The Core Laboratories of the French LYSA (Lymphoma Study Association), the Italian FIL (Italian Foundation on Lymphoma) and of EORTC (European Organization for Research and Treatment of Cancer) had a totally different approach from all the above reported studies, as BICR was adopted for iPET central review. The EORTC first pioneered in the H10 trial the use of BICR for central iPET reading [7]. In this trial, for technical reasons, centralized reviews for the LYSA group started from the trial onset, while for EORTC and FIL groups it was one year later. The LYSA group (formerly GELA) pioneered an online reading system through a network of workstations (WS) across LYSA PET sites physically wired by a virtual private network (VPN), commercialized by Keosys® (Saint Herblain, France). Images were distributed to six experts to be reported on screens displaying images with the same color scale and generated by the same software. The final result (a mathematical calculation of the local nuclear medicine physician and of two, four, or six experts readings) was returned to the peripheral site within 72 h from image upload. Later on, in the LYSA AHL 2011 trial, the exchange tool was no longer a VPN WS network, but instead a web-based platform by Imagys®: images uploaded in the system were readily available without the need of image downloading and could be reported online everywhere with the same software by three expert reviewers on their personal computers [19]. In more than 90% of the cases the result of the scan was posted to the peripheral clinical sites in 48 h.

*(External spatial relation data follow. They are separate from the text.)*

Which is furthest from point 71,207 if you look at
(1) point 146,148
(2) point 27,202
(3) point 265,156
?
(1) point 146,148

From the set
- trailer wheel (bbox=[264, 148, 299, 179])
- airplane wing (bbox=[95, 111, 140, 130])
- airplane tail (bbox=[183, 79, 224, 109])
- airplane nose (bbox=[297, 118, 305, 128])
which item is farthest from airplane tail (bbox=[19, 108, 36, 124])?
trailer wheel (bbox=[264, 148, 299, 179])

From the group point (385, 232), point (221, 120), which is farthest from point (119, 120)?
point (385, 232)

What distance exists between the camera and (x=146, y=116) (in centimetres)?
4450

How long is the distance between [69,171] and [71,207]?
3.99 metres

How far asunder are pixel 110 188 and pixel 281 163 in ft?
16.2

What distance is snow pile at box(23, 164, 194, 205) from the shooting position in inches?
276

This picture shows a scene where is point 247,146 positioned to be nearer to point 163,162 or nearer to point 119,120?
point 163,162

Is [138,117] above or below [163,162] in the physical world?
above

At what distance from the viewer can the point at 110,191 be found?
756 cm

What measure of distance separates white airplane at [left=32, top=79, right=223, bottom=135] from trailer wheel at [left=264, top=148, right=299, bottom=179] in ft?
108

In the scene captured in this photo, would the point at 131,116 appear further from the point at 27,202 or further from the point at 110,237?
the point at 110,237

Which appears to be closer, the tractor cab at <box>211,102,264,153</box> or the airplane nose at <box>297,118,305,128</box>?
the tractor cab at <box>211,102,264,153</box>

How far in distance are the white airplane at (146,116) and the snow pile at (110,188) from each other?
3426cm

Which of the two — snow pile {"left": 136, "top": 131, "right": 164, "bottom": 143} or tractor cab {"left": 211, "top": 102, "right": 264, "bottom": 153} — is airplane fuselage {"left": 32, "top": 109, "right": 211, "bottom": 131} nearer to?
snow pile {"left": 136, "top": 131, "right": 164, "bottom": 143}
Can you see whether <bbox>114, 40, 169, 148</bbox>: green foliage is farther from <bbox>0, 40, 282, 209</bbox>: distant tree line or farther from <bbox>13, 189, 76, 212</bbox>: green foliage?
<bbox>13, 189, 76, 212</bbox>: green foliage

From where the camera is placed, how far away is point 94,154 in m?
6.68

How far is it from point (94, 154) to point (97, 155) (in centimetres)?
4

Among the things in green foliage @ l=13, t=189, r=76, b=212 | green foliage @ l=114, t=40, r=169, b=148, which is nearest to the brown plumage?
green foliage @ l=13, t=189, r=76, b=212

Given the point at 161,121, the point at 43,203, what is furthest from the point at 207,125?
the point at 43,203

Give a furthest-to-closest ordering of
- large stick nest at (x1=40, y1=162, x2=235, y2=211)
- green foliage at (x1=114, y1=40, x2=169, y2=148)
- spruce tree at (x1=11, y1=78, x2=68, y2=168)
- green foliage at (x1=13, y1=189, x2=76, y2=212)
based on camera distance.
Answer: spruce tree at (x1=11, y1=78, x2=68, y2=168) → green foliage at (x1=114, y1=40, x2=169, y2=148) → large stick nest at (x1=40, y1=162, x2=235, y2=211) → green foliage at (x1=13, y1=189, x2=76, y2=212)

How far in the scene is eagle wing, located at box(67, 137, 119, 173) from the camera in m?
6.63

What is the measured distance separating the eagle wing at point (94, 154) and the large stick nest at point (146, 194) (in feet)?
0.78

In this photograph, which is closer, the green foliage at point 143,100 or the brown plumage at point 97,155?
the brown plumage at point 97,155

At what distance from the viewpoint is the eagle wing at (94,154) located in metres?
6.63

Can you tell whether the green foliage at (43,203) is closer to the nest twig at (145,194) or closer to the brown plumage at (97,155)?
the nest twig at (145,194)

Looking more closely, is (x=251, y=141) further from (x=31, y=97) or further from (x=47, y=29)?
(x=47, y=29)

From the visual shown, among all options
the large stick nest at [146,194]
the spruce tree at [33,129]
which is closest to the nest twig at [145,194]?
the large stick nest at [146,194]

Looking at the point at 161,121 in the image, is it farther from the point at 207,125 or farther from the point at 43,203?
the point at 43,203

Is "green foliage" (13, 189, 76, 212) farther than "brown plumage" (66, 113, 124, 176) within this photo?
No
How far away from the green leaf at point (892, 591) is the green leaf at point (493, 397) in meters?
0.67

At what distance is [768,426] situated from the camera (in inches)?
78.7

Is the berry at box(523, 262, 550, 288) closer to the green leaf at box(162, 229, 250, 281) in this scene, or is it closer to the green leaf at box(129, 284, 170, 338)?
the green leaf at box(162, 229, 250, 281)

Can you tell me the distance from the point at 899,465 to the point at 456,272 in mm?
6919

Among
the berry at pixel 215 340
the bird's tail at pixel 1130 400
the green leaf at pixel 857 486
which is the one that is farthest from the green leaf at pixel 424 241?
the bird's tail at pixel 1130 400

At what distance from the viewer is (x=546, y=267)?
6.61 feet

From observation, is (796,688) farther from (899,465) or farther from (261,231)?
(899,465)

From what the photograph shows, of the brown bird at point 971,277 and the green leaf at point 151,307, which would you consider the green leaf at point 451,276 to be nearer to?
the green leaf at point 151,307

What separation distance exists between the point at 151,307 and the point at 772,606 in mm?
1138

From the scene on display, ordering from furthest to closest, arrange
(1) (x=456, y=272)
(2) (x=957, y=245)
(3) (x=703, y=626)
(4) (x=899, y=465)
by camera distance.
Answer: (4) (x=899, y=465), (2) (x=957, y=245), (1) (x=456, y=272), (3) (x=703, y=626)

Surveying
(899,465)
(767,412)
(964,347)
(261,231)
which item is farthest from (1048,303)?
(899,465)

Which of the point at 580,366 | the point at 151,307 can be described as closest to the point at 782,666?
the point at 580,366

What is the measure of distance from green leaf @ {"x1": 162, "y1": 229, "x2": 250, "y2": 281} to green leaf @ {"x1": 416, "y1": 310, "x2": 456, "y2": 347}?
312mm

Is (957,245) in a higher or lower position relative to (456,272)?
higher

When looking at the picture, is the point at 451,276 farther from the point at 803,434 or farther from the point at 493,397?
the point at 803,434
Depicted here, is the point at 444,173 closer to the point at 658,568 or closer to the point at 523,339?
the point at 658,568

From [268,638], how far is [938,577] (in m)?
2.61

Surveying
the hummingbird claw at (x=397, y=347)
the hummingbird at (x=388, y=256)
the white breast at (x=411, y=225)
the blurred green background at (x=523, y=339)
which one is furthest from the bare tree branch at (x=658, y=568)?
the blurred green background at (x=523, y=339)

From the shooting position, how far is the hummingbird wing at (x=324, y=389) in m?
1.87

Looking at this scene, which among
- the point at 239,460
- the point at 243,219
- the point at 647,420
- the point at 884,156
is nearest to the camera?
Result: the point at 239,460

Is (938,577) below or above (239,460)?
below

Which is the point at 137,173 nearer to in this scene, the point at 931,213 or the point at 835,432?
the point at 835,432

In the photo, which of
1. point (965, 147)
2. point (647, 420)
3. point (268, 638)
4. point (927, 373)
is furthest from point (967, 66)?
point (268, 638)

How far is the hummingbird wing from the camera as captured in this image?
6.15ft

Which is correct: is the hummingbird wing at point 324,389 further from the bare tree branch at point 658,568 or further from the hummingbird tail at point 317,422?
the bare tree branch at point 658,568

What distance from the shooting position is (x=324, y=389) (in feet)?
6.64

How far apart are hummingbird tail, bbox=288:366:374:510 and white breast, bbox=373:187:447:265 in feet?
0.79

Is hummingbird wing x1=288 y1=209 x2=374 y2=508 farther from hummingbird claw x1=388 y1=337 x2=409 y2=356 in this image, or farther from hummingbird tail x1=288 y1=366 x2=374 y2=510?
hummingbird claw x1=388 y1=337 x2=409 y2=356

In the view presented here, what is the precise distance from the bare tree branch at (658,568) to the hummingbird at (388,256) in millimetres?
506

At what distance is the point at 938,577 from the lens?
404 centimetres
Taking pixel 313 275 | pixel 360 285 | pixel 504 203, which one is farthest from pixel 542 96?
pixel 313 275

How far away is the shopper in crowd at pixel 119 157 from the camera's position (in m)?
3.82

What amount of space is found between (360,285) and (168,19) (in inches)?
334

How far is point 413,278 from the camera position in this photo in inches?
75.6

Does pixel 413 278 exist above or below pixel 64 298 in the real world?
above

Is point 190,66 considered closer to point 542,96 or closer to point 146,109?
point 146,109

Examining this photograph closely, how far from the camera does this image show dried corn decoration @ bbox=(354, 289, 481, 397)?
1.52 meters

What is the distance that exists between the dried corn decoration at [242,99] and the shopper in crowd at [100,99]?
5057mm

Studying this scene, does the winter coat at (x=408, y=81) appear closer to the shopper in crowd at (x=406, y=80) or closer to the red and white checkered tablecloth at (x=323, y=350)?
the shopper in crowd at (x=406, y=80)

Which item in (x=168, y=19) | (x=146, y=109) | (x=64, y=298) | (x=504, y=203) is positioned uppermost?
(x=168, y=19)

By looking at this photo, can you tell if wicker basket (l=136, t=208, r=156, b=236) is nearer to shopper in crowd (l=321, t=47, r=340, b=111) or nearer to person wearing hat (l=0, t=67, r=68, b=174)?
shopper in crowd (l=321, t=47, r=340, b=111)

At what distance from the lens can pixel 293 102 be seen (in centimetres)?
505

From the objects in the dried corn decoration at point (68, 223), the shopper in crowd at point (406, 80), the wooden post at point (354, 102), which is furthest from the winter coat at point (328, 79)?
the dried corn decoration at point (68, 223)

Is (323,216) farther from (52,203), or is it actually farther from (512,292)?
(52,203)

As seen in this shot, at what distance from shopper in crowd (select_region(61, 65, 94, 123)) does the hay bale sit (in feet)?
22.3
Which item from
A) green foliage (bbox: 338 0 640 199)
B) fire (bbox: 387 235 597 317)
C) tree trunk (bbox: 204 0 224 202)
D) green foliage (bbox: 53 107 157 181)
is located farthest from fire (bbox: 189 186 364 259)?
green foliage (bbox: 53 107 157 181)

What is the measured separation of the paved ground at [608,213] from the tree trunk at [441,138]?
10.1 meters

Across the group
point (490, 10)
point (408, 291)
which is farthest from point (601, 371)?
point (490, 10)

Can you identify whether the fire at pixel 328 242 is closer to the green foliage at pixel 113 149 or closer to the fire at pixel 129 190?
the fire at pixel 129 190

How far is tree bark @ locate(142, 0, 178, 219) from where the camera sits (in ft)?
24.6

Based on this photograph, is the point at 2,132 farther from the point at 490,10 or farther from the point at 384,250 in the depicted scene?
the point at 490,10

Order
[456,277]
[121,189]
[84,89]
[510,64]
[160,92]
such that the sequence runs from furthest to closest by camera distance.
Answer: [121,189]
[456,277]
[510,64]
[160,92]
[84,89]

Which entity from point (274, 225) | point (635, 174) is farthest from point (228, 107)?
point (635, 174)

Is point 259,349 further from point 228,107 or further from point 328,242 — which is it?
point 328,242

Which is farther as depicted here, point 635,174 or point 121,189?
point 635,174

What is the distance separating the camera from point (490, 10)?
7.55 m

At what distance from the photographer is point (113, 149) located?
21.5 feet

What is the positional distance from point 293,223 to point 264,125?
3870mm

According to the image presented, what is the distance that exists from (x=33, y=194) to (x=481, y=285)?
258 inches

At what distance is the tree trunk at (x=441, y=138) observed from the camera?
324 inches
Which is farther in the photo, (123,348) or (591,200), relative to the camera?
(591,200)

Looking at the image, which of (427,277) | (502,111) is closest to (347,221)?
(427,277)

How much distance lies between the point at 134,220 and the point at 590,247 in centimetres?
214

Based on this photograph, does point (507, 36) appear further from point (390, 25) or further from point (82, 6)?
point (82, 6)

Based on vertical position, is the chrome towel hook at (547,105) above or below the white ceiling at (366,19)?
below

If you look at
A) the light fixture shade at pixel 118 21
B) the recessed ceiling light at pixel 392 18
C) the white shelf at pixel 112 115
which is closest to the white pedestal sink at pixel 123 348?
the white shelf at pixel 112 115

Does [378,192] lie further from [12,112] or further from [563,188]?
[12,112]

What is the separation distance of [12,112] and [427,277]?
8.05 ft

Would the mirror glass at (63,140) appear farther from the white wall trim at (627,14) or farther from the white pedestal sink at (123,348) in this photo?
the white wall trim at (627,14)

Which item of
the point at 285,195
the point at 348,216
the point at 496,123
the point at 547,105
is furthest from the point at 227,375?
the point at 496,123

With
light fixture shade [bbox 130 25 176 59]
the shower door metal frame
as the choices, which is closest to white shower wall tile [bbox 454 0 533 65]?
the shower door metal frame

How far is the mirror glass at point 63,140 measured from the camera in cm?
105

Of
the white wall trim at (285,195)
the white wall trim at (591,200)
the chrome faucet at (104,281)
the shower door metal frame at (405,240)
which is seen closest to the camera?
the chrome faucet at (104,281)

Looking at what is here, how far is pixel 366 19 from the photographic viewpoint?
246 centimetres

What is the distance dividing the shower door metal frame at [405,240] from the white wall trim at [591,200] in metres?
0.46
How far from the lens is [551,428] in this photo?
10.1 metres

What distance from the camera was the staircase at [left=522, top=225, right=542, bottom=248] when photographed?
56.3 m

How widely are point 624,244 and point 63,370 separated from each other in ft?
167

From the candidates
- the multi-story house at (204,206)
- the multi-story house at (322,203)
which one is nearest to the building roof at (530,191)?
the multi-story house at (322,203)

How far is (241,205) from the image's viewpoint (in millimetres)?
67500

Similar to the EORTC and LYSA platform, in the FIL HD0607 trial [8] readers reviewed independently the iPET images and inserted the review in the WIDEN® system (Dixit, Torino, Italy). The latter is a web-based plattform that calculated automatically the final result of the review by the majority of concordant scores and forwarded the result of the review to the clinical sites participating in the study. Real-time independent review was carried out; the average and median times for diagnosis exchange were 48 h and 38 h, respectively [20]. LYSA and FIL central image review systems are similar but differ in the image displaying system in that for the LYSA imaging platform the use of the same software (viewer) allows an identical image display through all the workstations of the platform, while in the FIL WIDEN® system images are transferred by DICOM transfer protocol and, more importantly, reviewers report the images as they are accustomed to in the daily practice in their workstations. Moreover, LYSA expert review panel consists in a group of trained experts that was created in 2007 when central image reviewing for clinical trials was first set-up; however, for the time being, a generational turnover of newly trained experts is lacking. This problem has been originally solved by the FIL imaging commission, along with that of skill dissemination across the nuclear medicine (NM) community. New NM experts are taught and trained for the definite task required by the study protocol, with a training set of PET scan images similar to those to be reported in the trial, A “learning curve”, obtained by the reported PET scan images with increasing skill and self-confidence from the first reviewed images till the last reported ones, is available in the website of WIDEN® to document the specific skill reached by the NM experts [21]. In conclusion, the LYSA and FIL central review methods have been conceived with the multidisciplinary contribution of clinicians, NM experts, physicists, engineers and biostatisticians for academic studies, with adoption of BICR to overcome source of errors among reviewers and facilitate the skill dissemination in the NM community. This was obtained in both groups thanks to a continuous recruitment or new NM reviewers; in other lymphoma research groups, adopting consensus instead of independent central image review, the review performance proved very good, but the problem of expert turnover and skill dissemination still remains an unmet need.